Extract the entries in their exact form.

__________

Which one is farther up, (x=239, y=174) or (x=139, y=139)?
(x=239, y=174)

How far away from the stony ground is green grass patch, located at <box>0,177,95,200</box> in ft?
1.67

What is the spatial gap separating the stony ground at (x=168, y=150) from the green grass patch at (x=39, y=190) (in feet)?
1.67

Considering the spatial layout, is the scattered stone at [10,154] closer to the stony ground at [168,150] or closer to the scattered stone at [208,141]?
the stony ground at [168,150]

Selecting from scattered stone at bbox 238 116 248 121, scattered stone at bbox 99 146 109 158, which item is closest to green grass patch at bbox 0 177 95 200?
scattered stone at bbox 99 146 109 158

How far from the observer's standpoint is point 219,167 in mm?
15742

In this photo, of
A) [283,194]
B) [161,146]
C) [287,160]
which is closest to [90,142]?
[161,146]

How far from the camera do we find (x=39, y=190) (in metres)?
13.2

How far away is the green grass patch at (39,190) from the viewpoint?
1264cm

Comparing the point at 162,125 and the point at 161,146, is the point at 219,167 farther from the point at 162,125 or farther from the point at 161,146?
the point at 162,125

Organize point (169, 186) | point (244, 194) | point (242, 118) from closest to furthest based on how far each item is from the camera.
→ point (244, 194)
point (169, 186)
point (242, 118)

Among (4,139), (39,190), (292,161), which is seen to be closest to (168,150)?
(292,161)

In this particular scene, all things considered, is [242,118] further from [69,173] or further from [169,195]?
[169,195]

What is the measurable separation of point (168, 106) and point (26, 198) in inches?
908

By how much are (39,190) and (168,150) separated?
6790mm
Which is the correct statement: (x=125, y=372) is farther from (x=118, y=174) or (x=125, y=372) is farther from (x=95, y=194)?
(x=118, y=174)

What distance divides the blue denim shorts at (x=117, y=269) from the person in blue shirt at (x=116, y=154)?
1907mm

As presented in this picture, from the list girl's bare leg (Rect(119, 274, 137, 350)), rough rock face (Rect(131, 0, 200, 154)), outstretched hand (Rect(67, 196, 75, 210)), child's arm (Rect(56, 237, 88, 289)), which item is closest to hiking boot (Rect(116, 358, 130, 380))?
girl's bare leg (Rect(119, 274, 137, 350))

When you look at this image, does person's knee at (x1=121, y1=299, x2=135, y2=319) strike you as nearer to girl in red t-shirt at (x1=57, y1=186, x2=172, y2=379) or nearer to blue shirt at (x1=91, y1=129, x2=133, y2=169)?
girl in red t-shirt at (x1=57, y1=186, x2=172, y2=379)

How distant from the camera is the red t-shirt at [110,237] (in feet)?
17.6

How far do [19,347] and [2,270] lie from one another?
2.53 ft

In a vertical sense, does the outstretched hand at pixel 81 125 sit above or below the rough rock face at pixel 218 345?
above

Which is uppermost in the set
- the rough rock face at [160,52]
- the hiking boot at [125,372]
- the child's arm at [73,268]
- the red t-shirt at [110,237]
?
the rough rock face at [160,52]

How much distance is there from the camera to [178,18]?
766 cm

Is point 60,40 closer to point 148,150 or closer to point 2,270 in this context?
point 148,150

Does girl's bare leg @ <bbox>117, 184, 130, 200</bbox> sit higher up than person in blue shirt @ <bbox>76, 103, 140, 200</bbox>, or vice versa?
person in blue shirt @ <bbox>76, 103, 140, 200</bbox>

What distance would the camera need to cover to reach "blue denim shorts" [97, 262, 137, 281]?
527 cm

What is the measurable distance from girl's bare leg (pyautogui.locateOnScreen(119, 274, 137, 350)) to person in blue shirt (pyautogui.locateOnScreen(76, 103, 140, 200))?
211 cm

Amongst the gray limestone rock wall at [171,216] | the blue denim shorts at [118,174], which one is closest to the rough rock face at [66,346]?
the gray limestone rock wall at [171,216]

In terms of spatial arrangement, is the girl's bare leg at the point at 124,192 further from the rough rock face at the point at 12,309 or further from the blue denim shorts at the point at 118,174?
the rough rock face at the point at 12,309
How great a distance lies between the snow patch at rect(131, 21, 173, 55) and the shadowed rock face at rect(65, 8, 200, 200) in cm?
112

__________

- **Response**:
Which one is farther up, (x=239, y=174) or (x=139, y=139)?
(x=239, y=174)

How far away from the stony ground is green grass patch, located at <box>0,177,95,200</box> in ft?
1.67

What is the spatial gap separating the stony ground at (x=168, y=150) from the green grass patch at (x=39, y=190) (in feet)?
1.67

Considering the spatial layout, is the scattered stone at [10,154] closer to the stony ground at [168,150] or closer to the scattered stone at [208,141]?
the stony ground at [168,150]

Selecting from scattered stone at bbox 238 116 248 121, scattered stone at bbox 99 146 109 158, which item is closest to green grass patch at bbox 0 177 95 200?
scattered stone at bbox 99 146 109 158

How far from the observer's standpoint is point 219,167 in mm?
15742

In this photo, of
A) [283,194]
B) [161,146]
C) [287,160]
which is closest to [90,142]?
[161,146]

How far from the camera do we find (x=39, y=190) (in metres)?
13.2

How far away is the green grass patch at (39,190) from the viewpoint?
1264cm

Comparing the point at 162,125 and the point at 161,146, is the point at 219,167 farther from the point at 162,125 or farther from the point at 161,146?
the point at 162,125

Organize point (169, 186) | point (244, 194) | point (242, 118) from closest to furthest based on how far each item is from the camera.
→ point (244, 194)
point (169, 186)
point (242, 118)

Among (4,139), (39,190), (292,161), which is seen to be closest to (168,150)?
(292,161)

In this particular scene, all things considered, is [242,118] further from [69,173] or further from [169,195]?
[169,195]

What is the measurable separation of point (168, 106) and point (26, 198) in inches?
908

By how much are (39,190) and (168,150) separated?
6790mm
Which is the correct statement: (x=125, y=372) is farther from (x=118, y=174) or (x=125, y=372) is farther from (x=95, y=194)?
(x=118, y=174)

What distance divides the blue denim shorts at (x=117, y=269) from the person in blue shirt at (x=116, y=154)?
1907mm

As presented in this picture, from the list girl's bare leg (Rect(119, 274, 137, 350)), rough rock face (Rect(131, 0, 200, 154)), outstretched hand (Rect(67, 196, 75, 210)), child's arm (Rect(56, 237, 88, 289)), which item is closest to hiking boot (Rect(116, 358, 130, 380))?
girl's bare leg (Rect(119, 274, 137, 350))

When you look at this image, does person's knee at (x1=121, y1=299, x2=135, y2=319) strike you as nearer to girl in red t-shirt at (x1=57, y1=186, x2=172, y2=379) or nearer to blue shirt at (x1=91, y1=129, x2=133, y2=169)?
girl in red t-shirt at (x1=57, y1=186, x2=172, y2=379)

How distant from the camera is the red t-shirt at [110,237] (in feet)?
17.6

How far do [19,347] and [2,270] lie from one another?
2.53 ft

In a vertical sense, does the outstretched hand at pixel 81 125 sit above or below the rough rock face at pixel 218 345?
above

Which is uppermost in the set
- the rough rock face at [160,52]
- the hiking boot at [125,372]
- the child's arm at [73,268]
- the red t-shirt at [110,237]
?
the rough rock face at [160,52]

How much distance is there from the camera to [178,18]?
766 cm

Is point 60,40 closer to point 148,150 or closer to point 2,270 in this context?
point 148,150

Does girl's bare leg @ <bbox>117, 184, 130, 200</bbox> sit higher up than person in blue shirt @ <bbox>76, 103, 140, 200</bbox>, or vice versa?
person in blue shirt @ <bbox>76, 103, 140, 200</bbox>

What distance would the camera need to cover to reach "blue denim shorts" [97, 262, 137, 281]?
527 cm

What is the measurable distance from girl's bare leg (pyautogui.locateOnScreen(119, 274, 137, 350)) to person in blue shirt (pyautogui.locateOnScreen(76, 103, 140, 200))?
211 cm

Amongst the gray limestone rock wall at [171,216] | the blue denim shorts at [118,174], which one is closest to the rough rock face at [66,346]?
the gray limestone rock wall at [171,216]

In terms of spatial arrangement, is the girl's bare leg at the point at 124,192 further from the rough rock face at the point at 12,309 or further from the blue denim shorts at the point at 118,174?
the rough rock face at the point at 12,309
How great a distance lies between the snow patch at rect(131, 21, 173, 55) and the shadowed rock face at rect(65, 8, 200, 200) in cm?
112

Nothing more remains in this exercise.